§ **Seitentext**
——————————

Tränenreicher Sieg: Vettel & Ferrari feiern Ende des Martyriums
Ferraris erster Sieg seit eineinhalb Jahren ist einer zum Genießen - Sebastian Vettel weiß, wie viel Schweiß und Blut dahinter steckte
(Motorsport-Total.com) - "Zu gewinnen fühlt sich immer gut an. Es ist eine gute Medizin und scheint alles zu heilen. Für heute tut es das jedenfalls." Sebastian Vettel ist ein emotionaler Fahrer in einem emotionalen Team. Dass er für Ferrari den ersten Sieg der Formel-1-Saison 2017 holt, hat in selbst Maranello diesmal keiner für selbstverständlich angesehen. Umso heftiger brachen die Emotionen heraus, als es am Sonntagnachmittag in Melbourne soweit war. Vettel selbst stellt dabei klar: Das war ein leidenschaftlicher Kraftakt!
"Das Team hat lange drauf gewartet, mal wieder so in eine Saison zu starten. Es ist heute ihr Tag", betont der viermalige Weltmeister. "Ich habe nur meinen Teil dazu beigetragen, worauf ich sehr stolz bin. Aber das ist nur die Spitze des Eisberges. Das Fundament liegt in Maranello. Es ist eine große Gruppe an Menschen, die dafür heute verantwortlich sind."
Genau 553 Tage ist es her, dass Ferrari zum letzten Mal auf einem Podium ganz oben stand. Der vielversprechende Aufschwung, mit dem Vettel seine Zeit bei der Scuderia 2015 begonnen hat, schien schon ein Jahr später zu einer großen Enttäuschung geworden zu sein. Umso mehr haben die Italiener ein positives Zeichen gebraucht.

——————————

§ **Datenabschnitt**
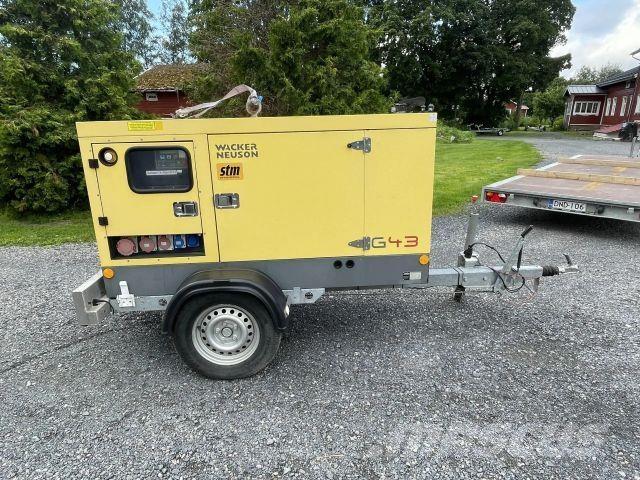Wacker Neuson G43 Dīzeļģeneratori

——————————

§ **Arbeitsanweisungen**
**A)** Führen Sie alle Sätze des Zitats im Artikel über Vettels Sieg auf, das mit den Worten „Zu gewinnen“ beginnt.
**B)** Geben Sie aus dem Artikel über Vettels Sieg die Passage von „Tränenreicher Sieg: Vettel“ bis einschließlich „ein leidenschaftlicher Kraftakt!“ wortgetreu wieder.
Das Material stammt aus einer anderen Quelle als der Artikel.

§ **Ergebnisse der Übung**
**A)**
- Zu gewinnen fühlt sich immer gut an.
- Es ist eine gute Medizin und scheint alles zu heilen.
- Für heute tut es das jedenfalls.

**B)**
Tränenreicher Sieg: Vettel & Ferrari feiern Ende des Martyriums
Ferraris erster Sieg seit eineinhalb Jahren ist einer zum Genießen - Sebastian Vettel weiß, wie viel Schweiß und Blut dahinter steckte
(Motorsport-Total.com) - "Zu gewinnen fühlt sich immer gut an. Es ist eine gute Medizin und scheint alles zu heilen. Für heute tut es das jedenfalls." Sebastian Vettel ist ein emotionaler Fahrer in einem emotionalen Team. Dass er für Ferrari den ersten Sieg der Formel-1-Saison 2017 holt, hat in selbst Maranello diesmal keiner für selbstverständlich angesehen. Umso heftiger brachen die Emotionen heraus, als es am Sonntagnachmittag in Melbourne soweit war. Vettel selbst stellt dabei klar: Das war ein leidenschaftlicher Kraftakt!